• _What is required_:
In the forum post on buoyancy, what key difference from the divergence theorem does the poster point out?

*** Provided text Section Begins ***

Theorem behind Archimedes principle of buoyancy?

[Hiero]

I was thinking about why the buoyant force on an object should depend solely on it's volume and not shape. It seems loosely like the divergence theorem in that an integral over the surface is determined by the volume. There is a big difference though; in the divergence theorem we integrate scalars (flux/divergence) but to find the buoyant force we must integrate a vector.

By making the vector-analogous arguments behind the divergence theorem, I am led to the following conclusion. Suppose you have a scalar field P, and a volume V with surface S(V), then I believe:
_S(V)∫∫ P dA = _V∫∫∫ ∇P dV (where dA is the outward pointing area-element)

In the example of buoyancy, the scalar field P is the pressure P = C-ρgz with C being constant, ρ being the fluid density, g being the gravitational field strength, and +z being vertically upwards. Then ∇P = -ρge_z.

*** Provided text Section Ends ***
*** Excerpted data Section Begins ***

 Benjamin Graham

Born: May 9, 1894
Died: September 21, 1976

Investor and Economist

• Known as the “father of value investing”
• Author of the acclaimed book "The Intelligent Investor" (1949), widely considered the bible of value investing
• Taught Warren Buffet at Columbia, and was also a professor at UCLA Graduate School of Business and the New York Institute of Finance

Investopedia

*** Excerpted data Section Ends ***

• _Written answer_:
The divergence theorem integrates scalars (flux or divergence), but finding the buoyant force requires integrating a vector.